August Robert Alfred Birlem
- Born: 10 January 1888
- Died: 13 April 1956 (aged 68)
- Other occupation: Football player

Domestic
- Years: League / Role
- 1927–1935: German league / Referee

International
- Years: League / Role
- 1936–1939: FIFA-listed / Referee

= Alfred Birlem =

German association football player and referee (1888–1956)

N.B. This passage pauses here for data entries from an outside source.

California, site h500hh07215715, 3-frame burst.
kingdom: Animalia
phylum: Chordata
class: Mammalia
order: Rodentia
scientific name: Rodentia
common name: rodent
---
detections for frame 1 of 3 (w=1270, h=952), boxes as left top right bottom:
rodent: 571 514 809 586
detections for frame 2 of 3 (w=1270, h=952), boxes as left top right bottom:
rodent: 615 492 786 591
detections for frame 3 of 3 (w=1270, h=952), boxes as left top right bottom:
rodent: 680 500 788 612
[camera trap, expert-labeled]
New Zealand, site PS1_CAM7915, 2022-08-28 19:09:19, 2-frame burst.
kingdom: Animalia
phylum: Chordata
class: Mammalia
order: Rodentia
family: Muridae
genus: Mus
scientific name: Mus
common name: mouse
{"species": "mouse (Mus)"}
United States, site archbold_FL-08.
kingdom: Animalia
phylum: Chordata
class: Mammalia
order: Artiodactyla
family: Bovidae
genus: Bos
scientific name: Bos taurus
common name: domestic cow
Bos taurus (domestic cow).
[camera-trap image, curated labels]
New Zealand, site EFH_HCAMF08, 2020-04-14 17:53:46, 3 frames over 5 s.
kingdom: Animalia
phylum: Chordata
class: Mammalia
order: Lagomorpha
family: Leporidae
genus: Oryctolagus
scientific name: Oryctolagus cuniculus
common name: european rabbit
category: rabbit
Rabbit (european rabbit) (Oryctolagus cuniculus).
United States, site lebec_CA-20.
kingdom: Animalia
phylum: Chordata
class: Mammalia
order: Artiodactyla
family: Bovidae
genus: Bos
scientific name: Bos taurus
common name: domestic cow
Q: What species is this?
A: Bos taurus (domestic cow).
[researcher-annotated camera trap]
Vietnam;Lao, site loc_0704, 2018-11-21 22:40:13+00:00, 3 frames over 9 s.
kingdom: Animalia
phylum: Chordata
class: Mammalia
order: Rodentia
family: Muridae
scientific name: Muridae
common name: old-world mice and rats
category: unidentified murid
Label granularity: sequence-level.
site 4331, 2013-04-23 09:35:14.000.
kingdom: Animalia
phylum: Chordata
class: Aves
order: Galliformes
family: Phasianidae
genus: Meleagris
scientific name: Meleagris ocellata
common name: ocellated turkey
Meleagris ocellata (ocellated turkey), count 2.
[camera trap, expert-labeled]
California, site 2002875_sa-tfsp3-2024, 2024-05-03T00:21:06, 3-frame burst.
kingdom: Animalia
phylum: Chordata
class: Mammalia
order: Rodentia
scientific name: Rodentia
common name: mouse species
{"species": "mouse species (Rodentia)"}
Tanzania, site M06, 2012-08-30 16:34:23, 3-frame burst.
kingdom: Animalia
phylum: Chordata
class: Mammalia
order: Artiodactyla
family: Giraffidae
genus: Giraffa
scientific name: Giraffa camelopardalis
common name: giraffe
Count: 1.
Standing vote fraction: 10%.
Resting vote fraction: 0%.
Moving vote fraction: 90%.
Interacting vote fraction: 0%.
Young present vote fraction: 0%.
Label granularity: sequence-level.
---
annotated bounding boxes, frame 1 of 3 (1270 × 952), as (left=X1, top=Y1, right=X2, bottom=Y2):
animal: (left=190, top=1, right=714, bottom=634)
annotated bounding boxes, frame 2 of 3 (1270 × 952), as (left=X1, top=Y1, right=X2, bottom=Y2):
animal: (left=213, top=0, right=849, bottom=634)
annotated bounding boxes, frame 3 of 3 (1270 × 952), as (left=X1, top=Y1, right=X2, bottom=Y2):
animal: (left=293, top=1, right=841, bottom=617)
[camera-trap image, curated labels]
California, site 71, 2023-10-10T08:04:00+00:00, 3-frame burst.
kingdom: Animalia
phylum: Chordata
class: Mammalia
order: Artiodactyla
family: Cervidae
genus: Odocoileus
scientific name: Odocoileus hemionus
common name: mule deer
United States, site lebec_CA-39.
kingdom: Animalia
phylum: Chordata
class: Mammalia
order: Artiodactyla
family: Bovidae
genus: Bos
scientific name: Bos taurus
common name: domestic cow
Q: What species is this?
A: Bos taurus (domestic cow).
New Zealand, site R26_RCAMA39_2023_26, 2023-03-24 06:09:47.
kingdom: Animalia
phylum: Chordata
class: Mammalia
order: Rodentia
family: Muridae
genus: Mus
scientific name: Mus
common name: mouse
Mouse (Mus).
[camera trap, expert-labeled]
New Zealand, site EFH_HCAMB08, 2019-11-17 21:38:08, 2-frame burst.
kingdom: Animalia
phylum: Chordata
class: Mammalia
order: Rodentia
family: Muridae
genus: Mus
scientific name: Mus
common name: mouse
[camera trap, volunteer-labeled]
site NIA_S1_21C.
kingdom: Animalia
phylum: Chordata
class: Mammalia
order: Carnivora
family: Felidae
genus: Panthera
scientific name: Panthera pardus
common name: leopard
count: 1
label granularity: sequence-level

August Robert Alfred Birlem (10 January 1888 – 13 April 1956) was a German football player and referee, known for officiating in high-profile international tournaments during the 1930s.

== Playing career ==
Born in Berlin, Germany, Birlem began his football career as a player. He played for various clubs in Berlin, including Union 92, Berliner SC, and Viktoria 89. During his playing career, Birlem represented Berlin city in regional competitions, making nine appearances.

== Refereeing career ==
After his time as a player, Birlem transitioned to refereeing, where he became notable for his role in several international and domestic matches.
===International===

- 1934 FIFA World Cup: Birlem officiated the first-round match between Spain and Brazil, in which Spain won 3–1. He also served as an assistant referee in the Austria vs. Hungary quarterfinal match.
- 1936 Summer Olympics: Birlem was the referee for the bronze medal match between Norway and Poland, which ended in a 3–2 victory for Norway.
- 1938 FIFA World Cup: He officiated the replay of the Cuba vs. Romania first-round match, where Cuba emerged victorious 2–1. Birlem also served as an assistant referee for the France vs. Belgium match.
During his international refereeing career, Birlem officiated in 21 matches between 1927 and 1939.

=== Domestic ===
Birlem also played an instrumental role in German football, officiating numerous key matches in national competitions:

- German Championship Finals: He refereed the 1932 final between FC Bayern Munich and Eintracht Frankfurt, as well as the 1933 final between Fortuna Düsseldorf and FC Schalke 04.
- Tschammerpokal Final: In 1935, Birlem officiated the inaugural German Cup final between 1. FC Nürnberg and FC Schalke 04.

== Administrative career ==
After retiring from refereeing, Birlem continued to contribute to football through administrative roles. In 1951, he was appointed director of the sports school for the Verband Berliner Ballspielvereine (VBB) at Kleiner Wannsee, aiming to develop future football talent in Berlin.